[Supplied records]
## start

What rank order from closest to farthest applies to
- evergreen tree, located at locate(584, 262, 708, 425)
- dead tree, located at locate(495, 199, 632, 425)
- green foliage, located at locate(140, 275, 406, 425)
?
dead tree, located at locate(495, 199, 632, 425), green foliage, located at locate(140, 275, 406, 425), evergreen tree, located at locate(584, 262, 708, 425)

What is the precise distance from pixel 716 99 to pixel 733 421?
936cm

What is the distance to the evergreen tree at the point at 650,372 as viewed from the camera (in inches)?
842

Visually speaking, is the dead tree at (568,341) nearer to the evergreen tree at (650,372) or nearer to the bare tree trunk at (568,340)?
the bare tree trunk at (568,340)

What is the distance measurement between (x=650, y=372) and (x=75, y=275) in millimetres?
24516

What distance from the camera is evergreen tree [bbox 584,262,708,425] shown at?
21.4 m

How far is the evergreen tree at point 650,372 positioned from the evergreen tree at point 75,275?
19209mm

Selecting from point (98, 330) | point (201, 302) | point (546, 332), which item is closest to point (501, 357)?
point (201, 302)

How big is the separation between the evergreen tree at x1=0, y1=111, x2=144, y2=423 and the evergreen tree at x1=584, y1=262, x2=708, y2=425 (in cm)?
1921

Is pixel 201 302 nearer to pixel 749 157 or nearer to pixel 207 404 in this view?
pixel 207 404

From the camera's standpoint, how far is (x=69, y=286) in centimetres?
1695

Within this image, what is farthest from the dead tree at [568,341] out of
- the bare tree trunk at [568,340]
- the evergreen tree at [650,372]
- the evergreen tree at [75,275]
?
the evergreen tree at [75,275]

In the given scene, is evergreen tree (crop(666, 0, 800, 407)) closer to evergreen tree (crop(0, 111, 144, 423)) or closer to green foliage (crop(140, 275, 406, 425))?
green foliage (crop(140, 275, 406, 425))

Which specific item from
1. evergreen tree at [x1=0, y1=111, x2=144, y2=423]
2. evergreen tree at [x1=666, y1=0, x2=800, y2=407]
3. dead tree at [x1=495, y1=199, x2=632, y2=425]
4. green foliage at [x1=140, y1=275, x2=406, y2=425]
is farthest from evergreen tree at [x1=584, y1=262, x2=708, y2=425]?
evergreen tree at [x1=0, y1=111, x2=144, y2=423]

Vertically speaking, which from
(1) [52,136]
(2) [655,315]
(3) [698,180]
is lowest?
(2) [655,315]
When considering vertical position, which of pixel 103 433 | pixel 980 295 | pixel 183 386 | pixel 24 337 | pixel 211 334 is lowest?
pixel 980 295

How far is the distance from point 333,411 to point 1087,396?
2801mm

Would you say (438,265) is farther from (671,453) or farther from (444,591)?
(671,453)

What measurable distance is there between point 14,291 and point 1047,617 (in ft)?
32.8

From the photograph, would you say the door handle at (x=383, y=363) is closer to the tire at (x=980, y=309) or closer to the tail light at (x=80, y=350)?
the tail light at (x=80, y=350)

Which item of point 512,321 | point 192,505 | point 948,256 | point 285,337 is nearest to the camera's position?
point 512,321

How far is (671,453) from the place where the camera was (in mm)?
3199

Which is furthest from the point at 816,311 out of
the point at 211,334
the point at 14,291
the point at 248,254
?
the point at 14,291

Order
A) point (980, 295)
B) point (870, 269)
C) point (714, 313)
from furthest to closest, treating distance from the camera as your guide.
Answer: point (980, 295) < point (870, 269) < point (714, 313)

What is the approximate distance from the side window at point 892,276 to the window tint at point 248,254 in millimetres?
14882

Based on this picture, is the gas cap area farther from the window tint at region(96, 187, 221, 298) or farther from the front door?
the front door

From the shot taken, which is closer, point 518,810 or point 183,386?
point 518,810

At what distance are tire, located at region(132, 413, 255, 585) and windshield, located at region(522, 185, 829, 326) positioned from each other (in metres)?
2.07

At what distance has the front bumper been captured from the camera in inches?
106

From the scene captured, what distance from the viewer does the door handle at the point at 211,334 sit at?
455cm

## end

[Exercise directions] Rewrite all the lines above, changing every "camera" to "lens" and leaving everything else as it is.

[Task response]
What rank order from closest to farthest applies to
- evergreen tree, located at locate(584, 262, 708, 425)
- dead tree, located at locate(495, 199, 632, 425)
- green foliage, located at locate(140, 275, 406, 425)
?
dead tree, located at locate(495, 199, 632, 425), green foliage, located at locate(140, 275, 406, 425), evergreen tree, located at locate(584, 262, 708, 425)

What is the precise distance from pixel 716 99 to pixel 733 421?
936cm

What is the distance to the evergreen tree at the point at 650,372 as viewed from the lens (in inches)?
842

Visually speaking, is the dead tree at (568,341) nearer to the evergreen tree at (650,372) or nearer to the bare tree trunk at (568,340)?
the bare tree trunk at (568,340)

What is the distance measurement between (x=650, y=372) and (x=75, y=275) in millimetres?
24516

What distance from the lens is evergreen tree [bbox 584,262,708,425] shown at?
21.4 m

How far is the evergreen tree at point 650,372 positioned from the evergreen tree at point 75,275?
19209mm

Selecting from point (98, 330) | point (201, 302) | point (546, 332), which item is closest to point (501, 357)?
point (201, 302)

How big is the separation between the evergreen tree at x1=0, y1=111, x2=144, y2=423 and the evergreen tree at x1=584, y1=262, x2=708, y2=425 (in cm)?
1921

Is pixel 201 302 nearer to pixel 749 157 or nearer to pixel 207 404 in this view?
pixel 207 404

From the lens's standpoint, how far is (x=69, y=286) in centimetres?
1695

Within this image, what is farthest from the dead tree at [568,341] out of
- the bare tree trunk at [568,340]
- the evergreen tree at [650,372]
- the evergreen tree at [75,275]
?
the evergreen tree at [75,275]

In the given scene, is evergreen tree (crop(666, 0, 800, 407)) closer to evergreen tree (crop(0, 111, 144, 423)) or closer to green foliage (crop(140, 275, 406, 425))?
green foliage (crop(140, 275, 406, 425))

Which specific item from
1. evergreen tree at [x1=0, y1=111, x2=144, y2=423]
2. evergreen tree at [x1=666, y1=0, x2=800, y2=407]
3. dead tree at [x1=495, y1=199, x2=632, y2=425]
4. green foliage at [x1=140, y1=275, x2=406, y2=425]
is farthest from evergreen tree at [x1=584, y1=262, x2=708, y2=425]?
evergreen tree at [x1=0, y1=111, x2=144, y2=423]

Vertically speaking, which from
(1) [52,136]
(2) [655,315]
(3) [698,180]
is lowest?
(2) [655,315]
When considering vertical position, which of pixel 103 433 | pixel 980 295 | pixel 183 386 | pixel 24 337 | pixel 211 334 is lowest?
pixel 980 295

How far is the distance from point 333,411 to point 1087,396?
2801mm

Would you say (438,265) is farther from (671,453) or farther from (444,591)?
(671,453)

What measurable distance is there between point 14,291 and point 1047,617 (in ft)?
32.8

From the photograph, would you say the door handle at (x=383, y=363) is closer to the tire at (x=980, y=309) or closer to the tail light at (x=80, y=350)?
the tail light at (x=80, y=350)

Which item of point 512,321 | point 192,505 | point 948,256 | point 285,337 is nearest to the lens's position?
point 512,321

How far is (671,453) from the place where the lens was (in mm)?
3199

Which is furthest from the point at 816,311 out of
the point at 211,334
the point at 14,291
the point at 248,254
?
the point at 14,291

Order
A) point (980, 295)
B) point (870, 269)
C) point (714, 313)
from furthest to closest, treating distance from the lens as your guide.
Answer: point (980, 295) < point (870, 269) < point (714, 313)

What is the approximate distance from the side window at point 892,276 to the window tint at point 248,254 in millimetres?
14882

Based on this picture, is the gas cap area farther from the window tint at region(96, 187, 221, 298) or farther from the front door?
the front door

From the shot taken, which is closer, point 518,810 or point 183,386?
point 518,810

At what distance are tire, located at region(132, 413, 255, 585) and windshield, located at region(522, 185, 829, 326) positioned from each other (in metres)?
2.07

At what distance has the front bumper been captured from the lens in inches?
106

From the scene captured, what distance from the viewer does the door handle at the point at 211,334 sit at?
455cm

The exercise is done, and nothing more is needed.